--- start ---
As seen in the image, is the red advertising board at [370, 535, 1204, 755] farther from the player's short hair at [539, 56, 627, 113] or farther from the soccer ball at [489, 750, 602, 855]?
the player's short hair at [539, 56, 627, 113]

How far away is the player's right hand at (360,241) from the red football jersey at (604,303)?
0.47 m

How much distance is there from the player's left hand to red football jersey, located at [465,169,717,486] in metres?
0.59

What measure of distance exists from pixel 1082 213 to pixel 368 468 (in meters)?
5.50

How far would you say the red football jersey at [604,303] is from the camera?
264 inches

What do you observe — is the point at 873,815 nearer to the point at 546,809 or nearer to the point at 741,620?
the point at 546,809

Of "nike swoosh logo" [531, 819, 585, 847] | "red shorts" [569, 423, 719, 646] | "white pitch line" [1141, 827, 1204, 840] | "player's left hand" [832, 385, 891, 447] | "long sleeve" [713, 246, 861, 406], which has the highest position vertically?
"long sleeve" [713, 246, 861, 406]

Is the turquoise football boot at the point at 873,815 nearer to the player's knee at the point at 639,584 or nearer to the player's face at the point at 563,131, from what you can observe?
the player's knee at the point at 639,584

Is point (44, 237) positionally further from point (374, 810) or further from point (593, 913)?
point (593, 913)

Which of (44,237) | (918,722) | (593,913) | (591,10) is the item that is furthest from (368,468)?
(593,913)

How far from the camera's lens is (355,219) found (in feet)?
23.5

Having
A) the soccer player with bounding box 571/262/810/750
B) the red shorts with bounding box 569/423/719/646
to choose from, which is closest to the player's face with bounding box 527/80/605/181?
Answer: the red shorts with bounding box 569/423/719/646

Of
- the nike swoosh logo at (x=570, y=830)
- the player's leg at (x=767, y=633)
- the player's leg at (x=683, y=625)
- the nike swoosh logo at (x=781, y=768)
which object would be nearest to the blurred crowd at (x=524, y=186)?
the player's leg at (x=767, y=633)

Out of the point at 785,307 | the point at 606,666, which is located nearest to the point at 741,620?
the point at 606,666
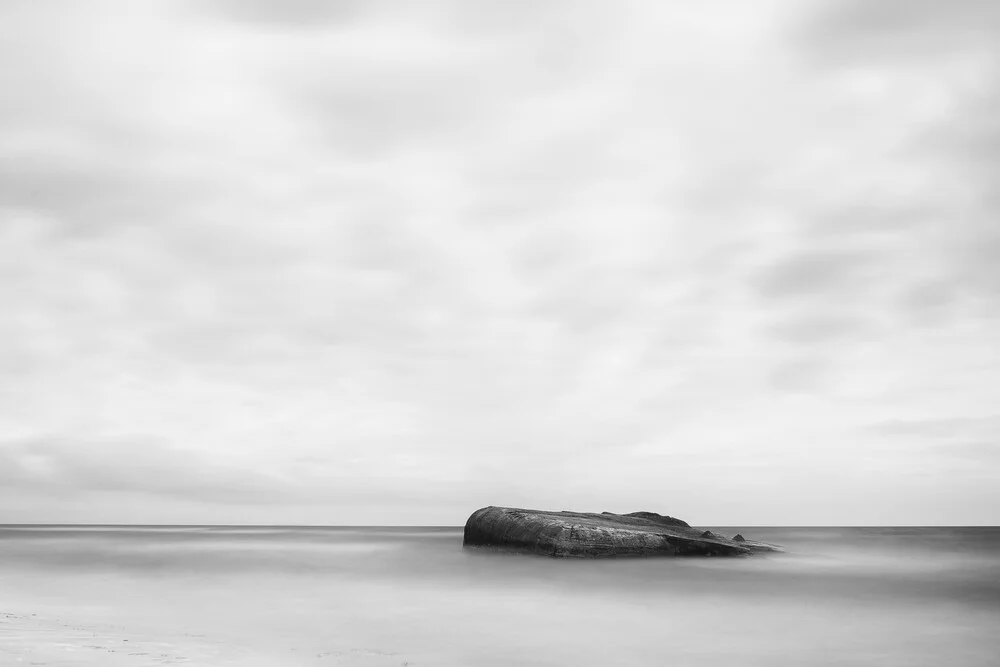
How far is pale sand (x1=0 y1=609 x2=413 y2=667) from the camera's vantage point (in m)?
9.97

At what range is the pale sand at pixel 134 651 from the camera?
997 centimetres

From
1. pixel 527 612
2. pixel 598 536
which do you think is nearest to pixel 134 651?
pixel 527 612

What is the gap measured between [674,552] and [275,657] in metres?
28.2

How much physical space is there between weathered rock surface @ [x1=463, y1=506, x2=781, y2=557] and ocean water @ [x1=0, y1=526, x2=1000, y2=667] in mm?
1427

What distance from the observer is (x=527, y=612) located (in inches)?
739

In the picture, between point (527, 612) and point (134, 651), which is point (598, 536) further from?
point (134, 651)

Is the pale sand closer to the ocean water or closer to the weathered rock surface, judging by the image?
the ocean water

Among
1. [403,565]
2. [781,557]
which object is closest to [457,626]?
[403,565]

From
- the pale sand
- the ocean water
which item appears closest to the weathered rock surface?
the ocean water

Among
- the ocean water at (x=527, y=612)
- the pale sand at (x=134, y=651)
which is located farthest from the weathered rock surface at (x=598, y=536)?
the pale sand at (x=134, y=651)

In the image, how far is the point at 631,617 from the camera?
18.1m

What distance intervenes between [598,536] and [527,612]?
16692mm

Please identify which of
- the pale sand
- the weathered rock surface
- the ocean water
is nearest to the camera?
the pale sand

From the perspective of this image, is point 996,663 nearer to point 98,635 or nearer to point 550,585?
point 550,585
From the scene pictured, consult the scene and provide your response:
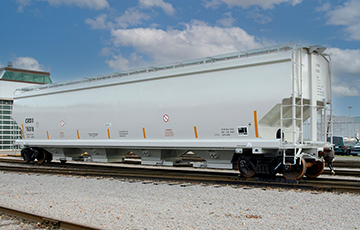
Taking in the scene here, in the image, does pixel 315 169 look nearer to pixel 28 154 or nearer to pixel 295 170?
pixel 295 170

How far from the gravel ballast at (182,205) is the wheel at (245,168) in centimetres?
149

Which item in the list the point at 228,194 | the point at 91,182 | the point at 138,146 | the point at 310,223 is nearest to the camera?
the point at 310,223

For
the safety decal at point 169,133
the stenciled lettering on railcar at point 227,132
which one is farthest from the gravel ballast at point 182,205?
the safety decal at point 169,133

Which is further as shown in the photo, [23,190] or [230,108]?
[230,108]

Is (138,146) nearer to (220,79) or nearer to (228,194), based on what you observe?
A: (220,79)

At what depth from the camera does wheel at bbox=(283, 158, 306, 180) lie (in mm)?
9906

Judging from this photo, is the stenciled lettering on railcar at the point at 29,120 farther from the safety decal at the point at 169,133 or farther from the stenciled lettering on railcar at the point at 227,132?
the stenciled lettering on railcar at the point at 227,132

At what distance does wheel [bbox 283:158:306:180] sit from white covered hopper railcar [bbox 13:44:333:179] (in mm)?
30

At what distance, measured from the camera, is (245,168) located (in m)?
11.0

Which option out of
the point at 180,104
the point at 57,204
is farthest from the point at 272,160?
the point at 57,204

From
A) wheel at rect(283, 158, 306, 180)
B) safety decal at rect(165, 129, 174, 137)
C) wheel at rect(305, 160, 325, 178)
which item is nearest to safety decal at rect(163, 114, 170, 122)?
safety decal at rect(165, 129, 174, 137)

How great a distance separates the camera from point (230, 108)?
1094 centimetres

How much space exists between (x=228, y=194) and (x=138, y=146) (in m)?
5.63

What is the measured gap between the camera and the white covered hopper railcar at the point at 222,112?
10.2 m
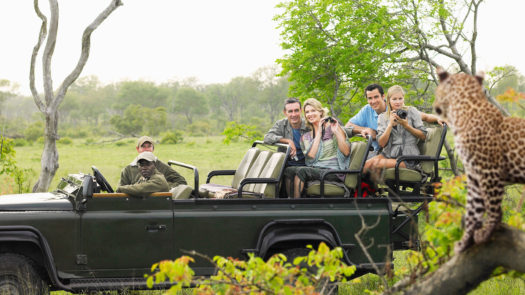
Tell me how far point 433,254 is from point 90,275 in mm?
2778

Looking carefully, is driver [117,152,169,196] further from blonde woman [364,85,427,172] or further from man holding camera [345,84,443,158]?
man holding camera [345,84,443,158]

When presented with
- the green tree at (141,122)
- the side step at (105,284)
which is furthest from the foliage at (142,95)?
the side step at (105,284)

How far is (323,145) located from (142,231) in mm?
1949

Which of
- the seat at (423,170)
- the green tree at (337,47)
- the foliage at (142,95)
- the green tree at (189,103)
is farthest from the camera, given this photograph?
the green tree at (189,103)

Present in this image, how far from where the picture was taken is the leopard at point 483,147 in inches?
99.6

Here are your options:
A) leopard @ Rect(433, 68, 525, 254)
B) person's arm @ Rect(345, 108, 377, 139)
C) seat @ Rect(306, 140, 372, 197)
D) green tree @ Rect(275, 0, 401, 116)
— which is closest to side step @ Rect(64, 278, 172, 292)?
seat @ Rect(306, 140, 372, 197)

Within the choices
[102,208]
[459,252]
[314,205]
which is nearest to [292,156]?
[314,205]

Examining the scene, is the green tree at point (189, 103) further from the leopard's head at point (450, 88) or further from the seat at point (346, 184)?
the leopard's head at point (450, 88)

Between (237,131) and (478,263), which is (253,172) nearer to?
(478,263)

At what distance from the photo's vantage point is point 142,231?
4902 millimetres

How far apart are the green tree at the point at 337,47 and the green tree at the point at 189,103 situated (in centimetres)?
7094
--- end ---
--- start ---
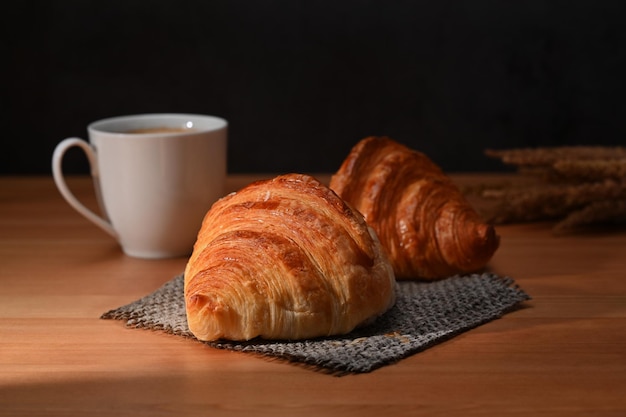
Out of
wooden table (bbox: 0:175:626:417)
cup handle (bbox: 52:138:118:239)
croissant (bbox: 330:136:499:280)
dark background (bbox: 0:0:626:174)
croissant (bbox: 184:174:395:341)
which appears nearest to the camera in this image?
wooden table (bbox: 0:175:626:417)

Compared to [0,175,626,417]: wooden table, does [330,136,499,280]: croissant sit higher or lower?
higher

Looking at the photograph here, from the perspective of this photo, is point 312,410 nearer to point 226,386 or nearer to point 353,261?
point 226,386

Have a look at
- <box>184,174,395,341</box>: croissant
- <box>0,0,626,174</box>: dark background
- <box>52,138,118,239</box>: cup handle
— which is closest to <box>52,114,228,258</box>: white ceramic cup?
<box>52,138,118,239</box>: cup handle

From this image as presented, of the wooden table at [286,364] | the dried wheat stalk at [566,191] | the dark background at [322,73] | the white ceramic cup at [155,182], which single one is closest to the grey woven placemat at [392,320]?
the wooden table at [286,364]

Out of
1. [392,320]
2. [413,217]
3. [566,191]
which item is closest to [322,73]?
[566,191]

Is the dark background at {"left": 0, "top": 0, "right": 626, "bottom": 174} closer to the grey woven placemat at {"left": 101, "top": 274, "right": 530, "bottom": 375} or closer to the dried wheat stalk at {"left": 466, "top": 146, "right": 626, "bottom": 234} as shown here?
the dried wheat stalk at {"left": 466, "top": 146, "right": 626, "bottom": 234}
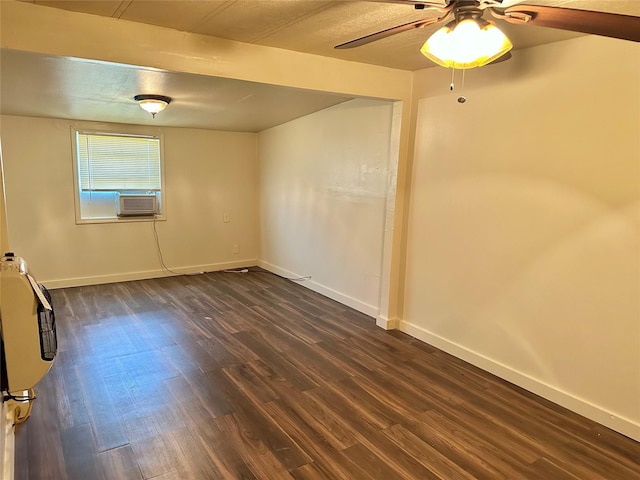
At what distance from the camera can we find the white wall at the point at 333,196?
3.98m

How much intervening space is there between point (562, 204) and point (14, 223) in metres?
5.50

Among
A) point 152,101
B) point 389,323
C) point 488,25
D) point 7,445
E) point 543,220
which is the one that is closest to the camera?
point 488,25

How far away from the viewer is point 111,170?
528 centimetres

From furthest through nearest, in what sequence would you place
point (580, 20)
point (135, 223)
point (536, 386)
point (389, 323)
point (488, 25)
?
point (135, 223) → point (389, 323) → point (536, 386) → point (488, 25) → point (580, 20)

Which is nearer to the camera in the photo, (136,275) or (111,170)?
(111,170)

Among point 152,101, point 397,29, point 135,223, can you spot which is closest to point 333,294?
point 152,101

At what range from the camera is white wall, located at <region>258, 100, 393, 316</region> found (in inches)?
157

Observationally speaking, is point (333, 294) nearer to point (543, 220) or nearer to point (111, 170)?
--- end ---
--- start ---
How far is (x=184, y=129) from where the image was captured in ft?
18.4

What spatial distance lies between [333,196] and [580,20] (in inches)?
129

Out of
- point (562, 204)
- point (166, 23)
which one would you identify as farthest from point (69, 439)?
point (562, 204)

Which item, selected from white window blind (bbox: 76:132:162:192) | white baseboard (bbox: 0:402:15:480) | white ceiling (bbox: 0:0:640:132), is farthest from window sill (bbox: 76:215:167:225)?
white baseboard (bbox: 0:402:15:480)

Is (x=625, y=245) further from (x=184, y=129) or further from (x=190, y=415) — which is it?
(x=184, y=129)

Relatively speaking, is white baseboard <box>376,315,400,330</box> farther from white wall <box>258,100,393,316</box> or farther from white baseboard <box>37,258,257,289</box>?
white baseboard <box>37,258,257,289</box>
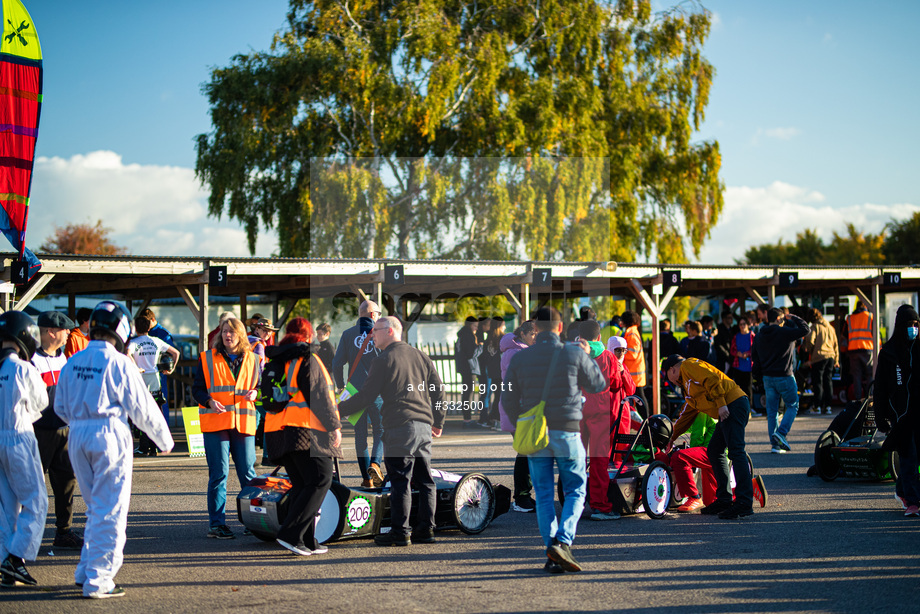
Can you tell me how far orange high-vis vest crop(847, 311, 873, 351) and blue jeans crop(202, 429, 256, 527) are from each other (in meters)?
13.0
--- end ---
**Your objective**
Tally the lines in the entries that contain the string "furthest", and reply with only the number.

**Task response**
3